Hands-on: dense matrix-vector multiplication
In this hands-on we will explore performance properties of dense matrix-vector multiplication:
for (int c=0; c<N_cols; c++) {
for (int r=0; r<N_rows; r++) {
y[r] = y[r] + a[c*N_rows+r] * x[c];
}
}
Preparation
The code is available in the folder DMVM.
The C (F90) source code is available in the C (F90) folder, respectively. The job script builds the binary and runs it in a loop: The number of columns is fixed at 10000, the number of rows goes from 1000 to 300000. The script reports the performance in Mflop/s for each setting of N_nows.
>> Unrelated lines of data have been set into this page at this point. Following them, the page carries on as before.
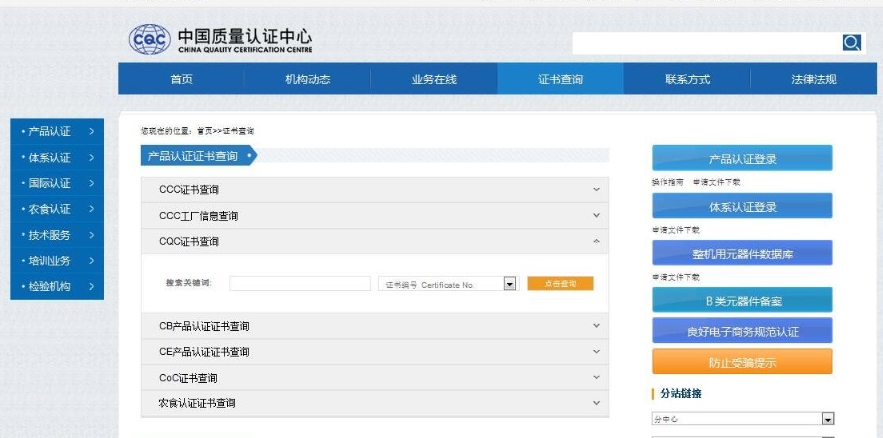 CQC認(rèn)證查詢網(wǎng)站(圖1)
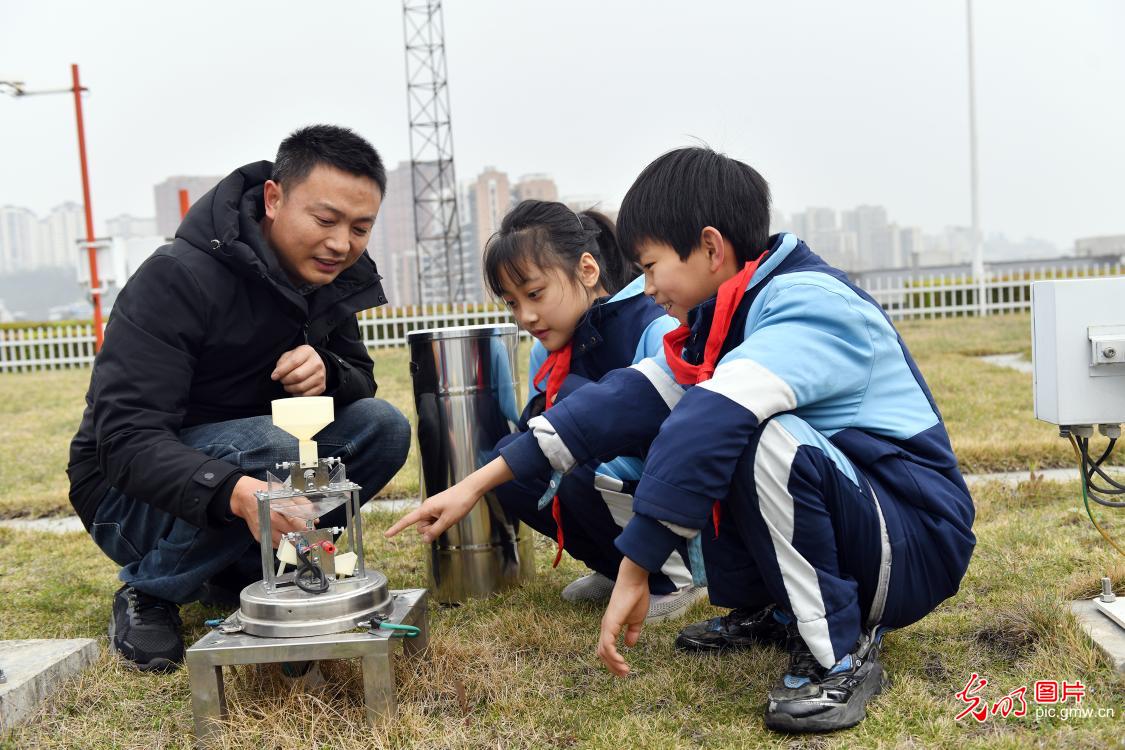 学习气象知识 迎接世界气象日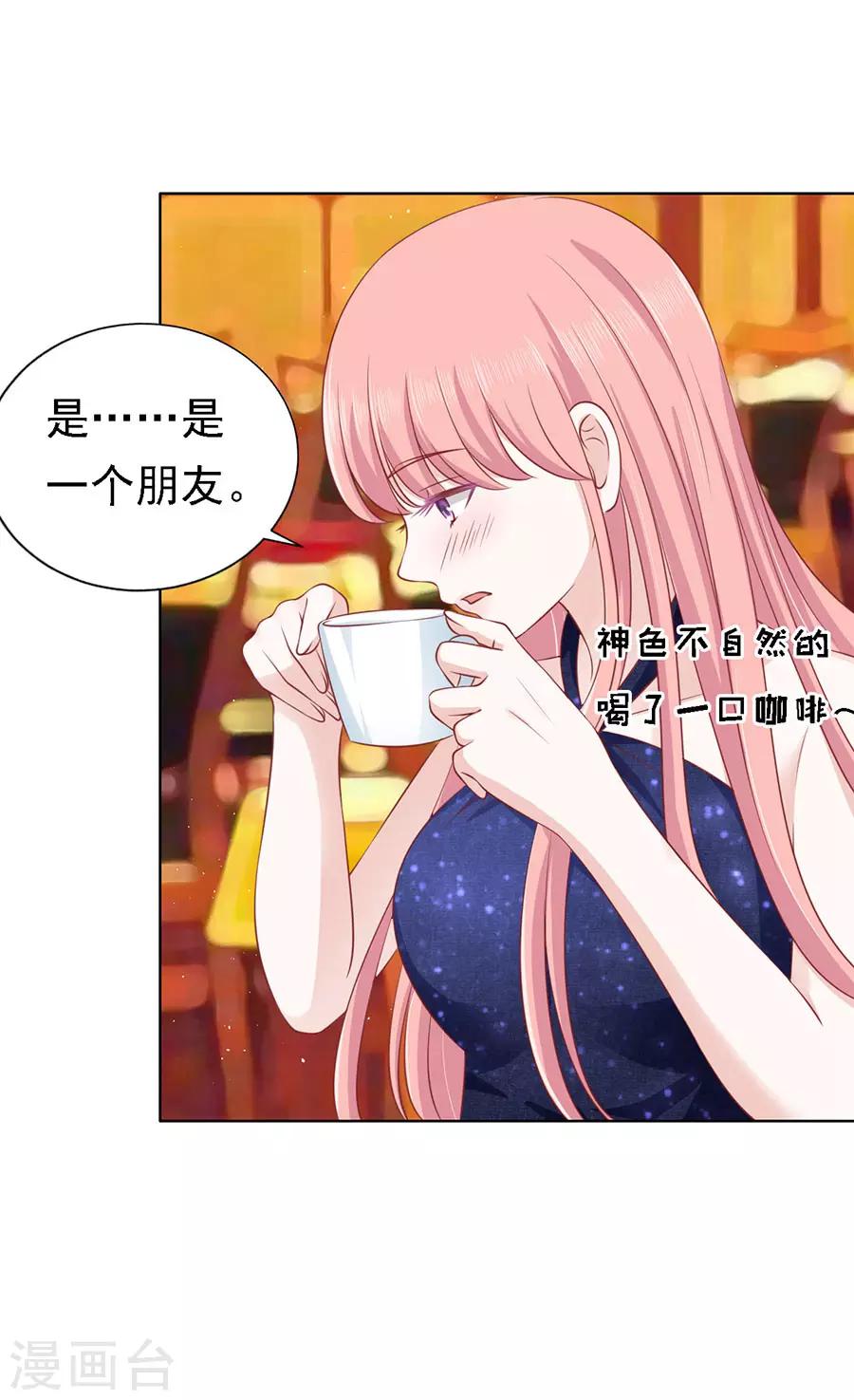 第121话 靳均烈PK宋一诺1-第121话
Look at the performance vs. the number or rows: What could have happened here?
---- END OF PART 1 --------------
Performance profiling
Instrument the source code with the LIKWID marker API.
Build the new version with:
$ icx -Ofast -xHost -std=c99 -DLIKWID_PERFMON -o ./dmvm $LIKWID_INC ./dmvm-marker.c $LIKWID_LIB -llikwid
or
$ ifx -Ofast -xHost -o dmvm $LIKWID_INC ./dmvm-marker.f90 $LIKWID_LIB -llikwid
Test your new version using:
$ likwid-perfctr -C S0:3 -g MEM_DP -m ./dmvm 15000 10000
For these runs, frequency fixing is not necessary since we are going to measure data traffic; performance is not important.
Repeat the scan of row count using the following command (the last option is a LIKWID metric group name):
$ ./bench-perf.pl C/dmvm 10000 MEM
The output of this has 3 columns: The number of matrix rows, the performance, and the number of bytes transferred to and from memory (if using the MEM group) per iteration. If you specify "L2" or "L3," you get the traffic to the L2 and L3 cache, respectively.
If you want you can modify the bench.plot script (change "1:2" on the last line to "1:3") to get plots of data traffic (bytes per iteration) versus number of rows, but looking at the raw data does the job pretty well, too.
What are your observations? Can you correlate the observed performance drops with traffic behavior? Which data structure is responsible for this?
--- END OF PART 2 --------------
Optional: Optimization and Validation
What can we do about the performance drops?
Plan and implement an optimization called spatial cache blocking. Allow to configure for which target cache you block.
Repeat benchmarking only (not setting the -DLIKWID_PERFMON define) and validate the results with profiling.
Going parallel
Parallelize both the initial and optimized version with OpenMP. Take care of the reduction on y!
Benchmark the results and scale out within one socket. What are the results?